OpenPi π₀.₅ on Jetson Thor
Deploy Physical Intelligence's OpenPi π₀.₅ Vision-Language-Action (VLA) model on NVIDIA Jetson AGX Thor with TensorRT NVFP4 quantization for low-latency end-to-end inference.
Deploy Physical Intelligence’s OpenPi π₀.₅ Vision-Language-Action (VLA) model on NVIDIA Jetson AGX Thor with TensorRT NVFP4 quantization for low-latency end-to-end inference.
What is OpenPi π₀.₅?
OpenPi is Physical Intelligence’s open-source robotics model repository. The π₀.₅ model is a flow-matching Vision-Language-Action (VLA) model pre-trained on 10,000+ hours of robot data. It takes camera images and a natural-language instruction as input and outputs robot actions — enabling language-conditioned robotic manipulation.

Why Jetson AGX Thor?
VLA models are computationally demanding, they fuse vision encoders, language models and action decoders into a single pipeline that must run at real-time control rates. Jetson AGX Thor brings Blackwell-class GPU compute with up to 128GB of unified memory, giving it the headroom to run these large multimodal models entirely on-device. Combined with TensorRT acceleration and FP8/NVFP4 precision support, Thor can deliver the throughput needed for closed-loop robotic control without relying on a separate GPU server.

Pipeline Overview
JAX Checkpoint ──► PyTorch ──► ONNX (FP8 + NVFP4) ──► TensorRT Engine ──► Inference
| Stage | What happens |
|---|---|
| 1. JAX → PyTorch | Convert original JAX/Flax weights to PyTorch SafeTensors |
| 2. PyTorch → ONNX | Export with FP8/NVFP4 quantization via NVIDIA ModelOpt |
| 3. ONNX → TensorRT | Compile optimized engine with trtexec |
| 4. Inference | Run the TensorRT engine for low-latency inference |
Performance
Benchmarked on Jetson AGX Thor Developer Kit (JetPack 7.x, MAXN power mode):
| Inference Backend | Total Latency (ms) | Model Latency (ms) | Speedup |
|---|---|---|---|
| PyTorch BF16 | ~163 | ~158 | 1.0x |
| TensorRT FP8 | ~95 | ~91 | 1.71x |
| TensorRT FP8 + NVFP4 | ~94 | ~90 | 1.73x |
Prerequisites
Hardware
- NVIDIA Jetson AGX Thor Developer Kit
- NVMe SSD recommended (model weights are ~6 GB+)

----

▶ **Set exercise A**: In the stored entries, rework the lines from the one containing "From the shot's" through the end of the entries, putting "closer" wherever "nearer" appears and changing nothing else.

Stored records:
----

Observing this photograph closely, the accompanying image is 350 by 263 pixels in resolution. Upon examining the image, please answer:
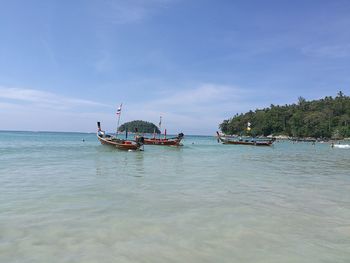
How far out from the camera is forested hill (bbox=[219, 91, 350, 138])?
145625 millimetres

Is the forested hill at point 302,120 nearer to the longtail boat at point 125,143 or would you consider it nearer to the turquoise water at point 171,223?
the longtail boat at point 125,143

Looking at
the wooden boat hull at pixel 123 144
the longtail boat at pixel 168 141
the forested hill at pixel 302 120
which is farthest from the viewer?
the forested hill at pixel 302 120

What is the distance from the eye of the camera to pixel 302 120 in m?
154

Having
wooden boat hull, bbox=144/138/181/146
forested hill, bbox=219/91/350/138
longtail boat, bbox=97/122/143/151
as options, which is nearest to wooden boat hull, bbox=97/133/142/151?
longtail boat, bbox=97/122/143/151

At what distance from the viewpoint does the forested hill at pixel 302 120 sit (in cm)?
14562

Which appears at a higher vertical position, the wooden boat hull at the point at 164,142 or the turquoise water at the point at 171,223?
the wooden boat hull at the point at 164,142

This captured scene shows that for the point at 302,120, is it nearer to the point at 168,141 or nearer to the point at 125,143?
the point at 168,141

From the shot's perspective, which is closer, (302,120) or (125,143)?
(125,143)

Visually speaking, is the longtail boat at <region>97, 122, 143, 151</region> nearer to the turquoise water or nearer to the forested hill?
the turquoise water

----

▶ **Set exercise B**: Copy the OpenPi on Jetson Thor page from "Deploy Physical Intelligence’s" to "Jetson AGX Thor?" word for word.

▶ **Task answer A**:
From the shot's perspective, which is closer, (302,120) or (125,143)?
(125,143)

Visually speaking, is the longtail boat at <region>97, 122, 143, 151</region> closer to the turquoise water or closer to the forested hill?
the turquoise water

▶ **Task answer B**:
Deploy Physical Intelligence’s OpenPi π₀.₅ Vision-Language-Action (VLA) model on NVIDIA Jetson AGX Thor with TensorRT NVFP4 quantization for low-latency end-to-end inference.
What is OpenPi π₀.₅?
OpenPi is Physical Intelligence’s open-source robotics model repository. The π₀.₅ model is a flow-matching Vision-Language-Action (VLA) model pre-trained on 10,000+ hours of robot data. It takes camera images and a natural-language instruction as input and outputs robot actions — enabling language-conditioned robotic manipulation.

Why Jetson AGX Thor?